2003-06-06T08:45:03 -0700, Steve Allen

2003-06-06T07:37:57 +0100, Peter Bunclark:
A husband has a will leaving everything to his wife, or if she dies first, to their children. The wife has a will leaving everything to her secret lover. They are together in a car crash, and are put on life-support systems including heart monitors. They both, sadly, die at around the same time; both have a last-recorded heartbeat.
But suspecting her nature, the husband had insisted on a prenuptial agreement that nullified her inheritance rights until the marriage passed its first anniversary. After having tea at home with his kids, they were travelling on their way to a second honeymoon. Their recorded times of death were both only seconds past midnight.

While preparing for probate some of the lawyers note that the recorded times of death were after midnight according to the new leap-free UTC, but before civil midnight as defined by existing statute. During the ensuing legal discovery free-for-all other lawyers find that one of the hospital maintenance technicians sets the clocks on the heart monitors using new leap-free UTC, and another sets them according to the GMT-based statute.

After the judge awards the inheritance, the losing parties sue the hospital for failing to maintain standard practices.

Leap Free Civil Time: boldly going where no mysogynistic case law fantasy has gone before.

2003-06-06T08:57:13 -0700, Kevin J. Rowett

Many wills and living trusts these days are written to provide for concurrent death events of both spouses, even to the point of defining concurrent to be within 30 hours of each other.

2003-06-09T08:15:12 +0100, Peter Bunclark

So move the deaths exactly (exactly?!!!) 30 hours apart and I'll see you in court...

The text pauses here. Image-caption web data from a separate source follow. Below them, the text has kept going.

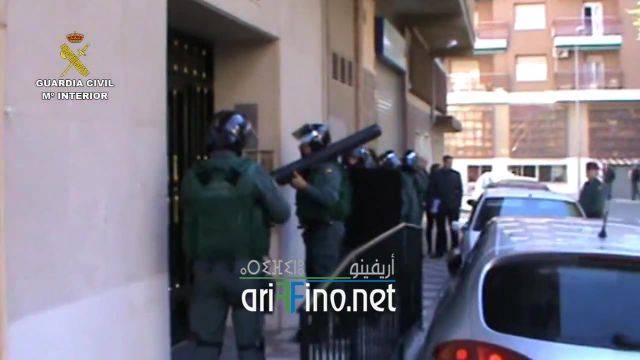 nador0118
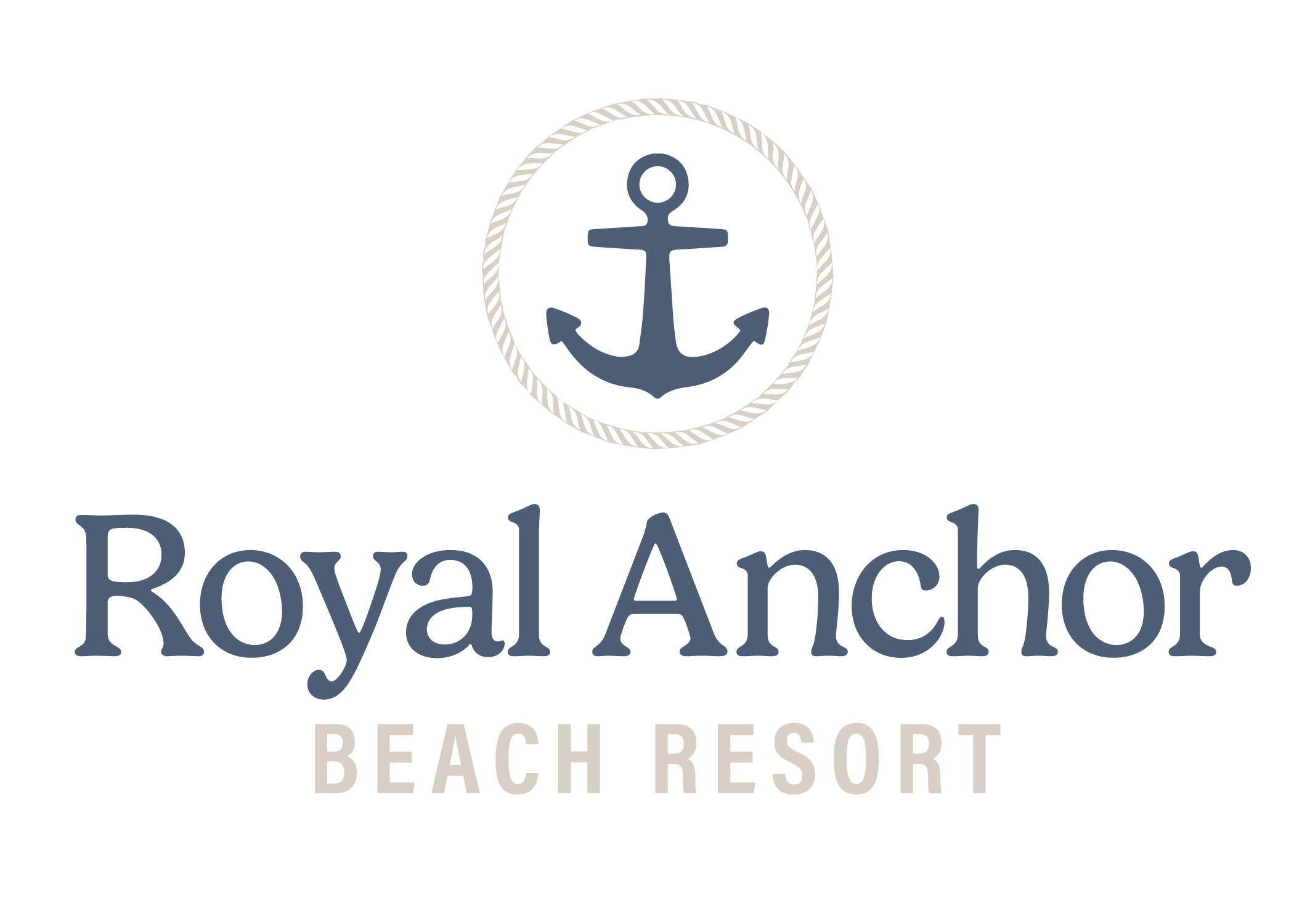 Royal Anchor Resort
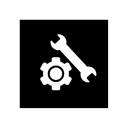 PUBG logo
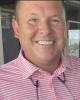 Eric is single in Walnut Ridge, AR USA
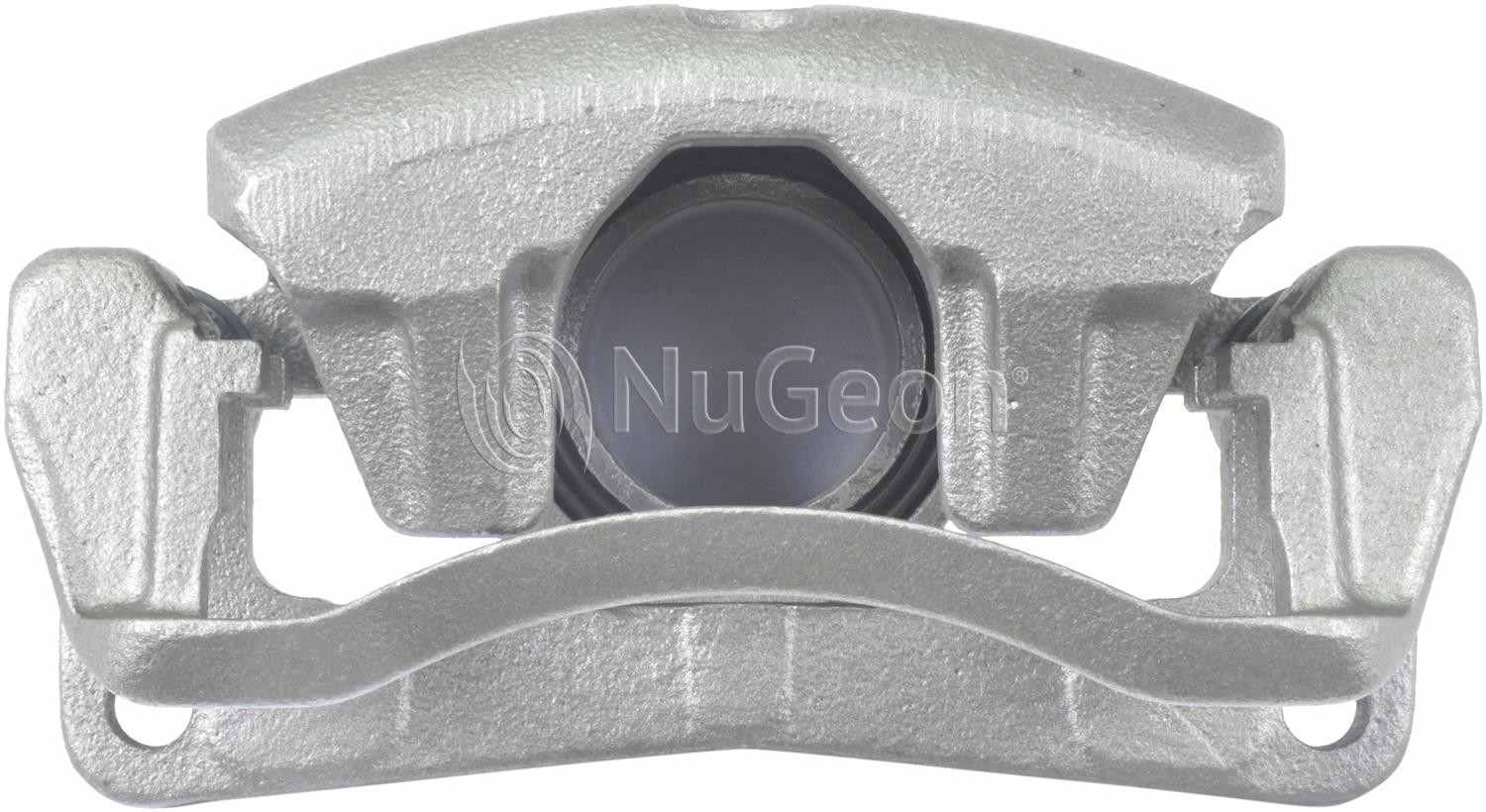 505-99-01316B - Image 3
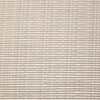 Set Of 2 Rib  Square Cushion Covers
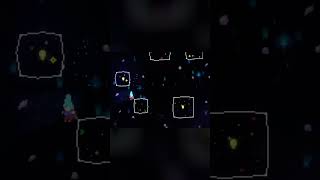 Epic Platforming Challenge: Can You Beat This!? #shorts
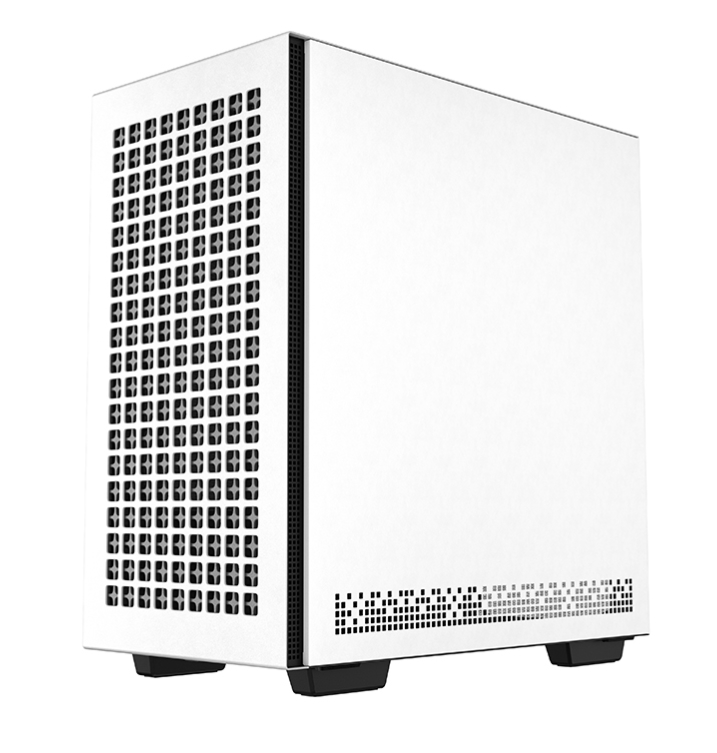 kutiya-za-kompyutar-deepcool-ch370-wh-deepcool-r-ch370-whnam1-g-1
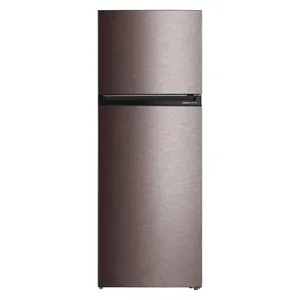 Toshiba GR-RT624WE-PMJ(37)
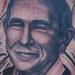 tattoo galleries/ - Portrait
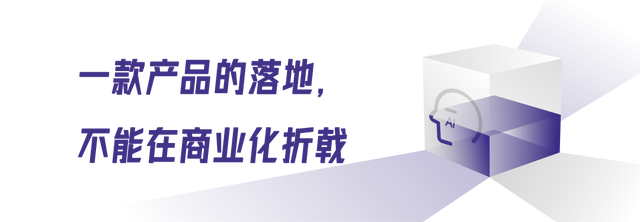 wKgZPGjARFuARyRHAAGeU_uIEAE963.jpg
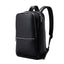 Slim Backpack / Black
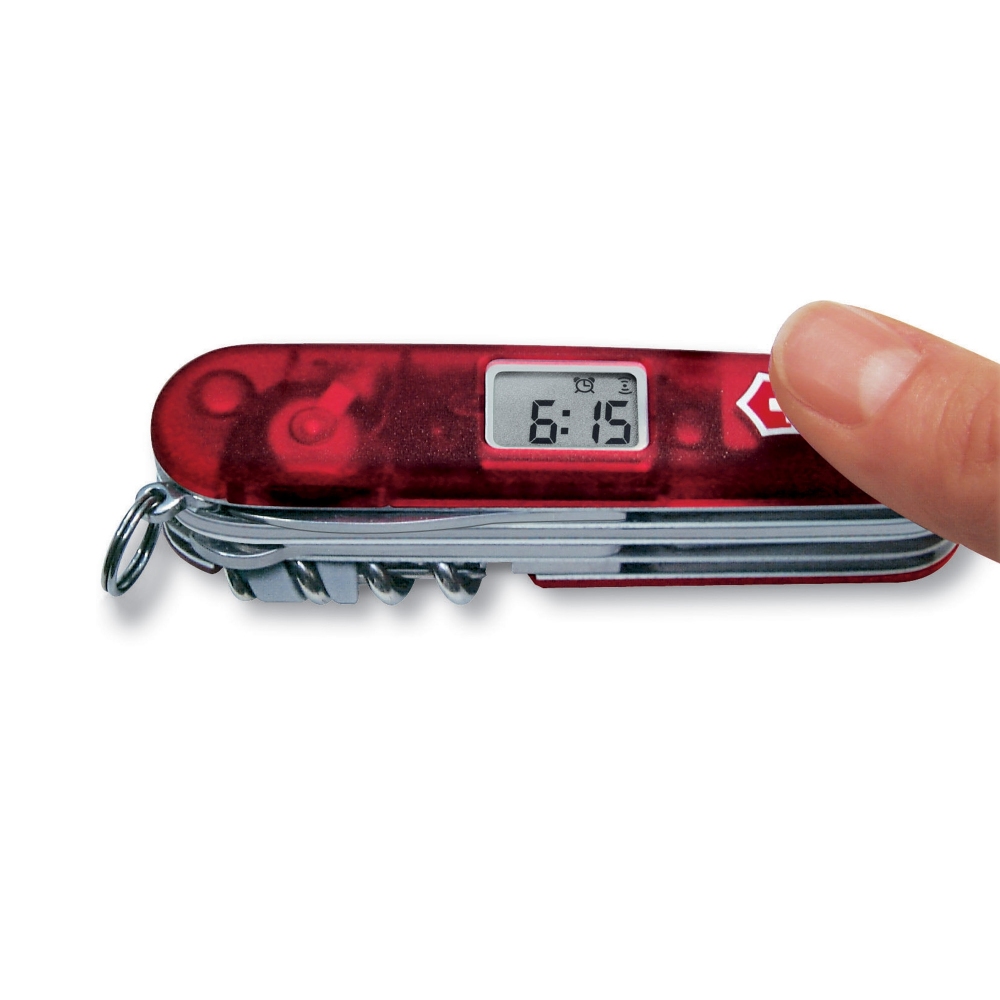 Victorinox Coltello Multiuso...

2003-06-09T10:52:11 +0100, Clive D.W. Feather

Markus Kuhn said:
Many wills and living trusts these days are written to provide for concurrent death events of both spouses, even to the point of defining concurrent to be within 30 hours of each other.
I wonder where the 30 hours come from. Is is something like 24 h plus the time zone uncertainty interval in the main habitat of US lawyers?
Um, my will defines it as 30 *days* - so does my wife's.

[For those wondering, the reason is to avoid inheritance tax hitting twice. Inheritance by spouses is free of tax, but all other inheritance pays tax (currently 40% on everything over the first 255,000 pounds). Without the clause, if we die close in time, all the property of one is inherited by the other (tax free) and then, minutes or hours later, by our children. With the clause, half the property goes from each of us to our children, who therefore profit by up to 40% of 255,000 pounds compared with the default arrangement.]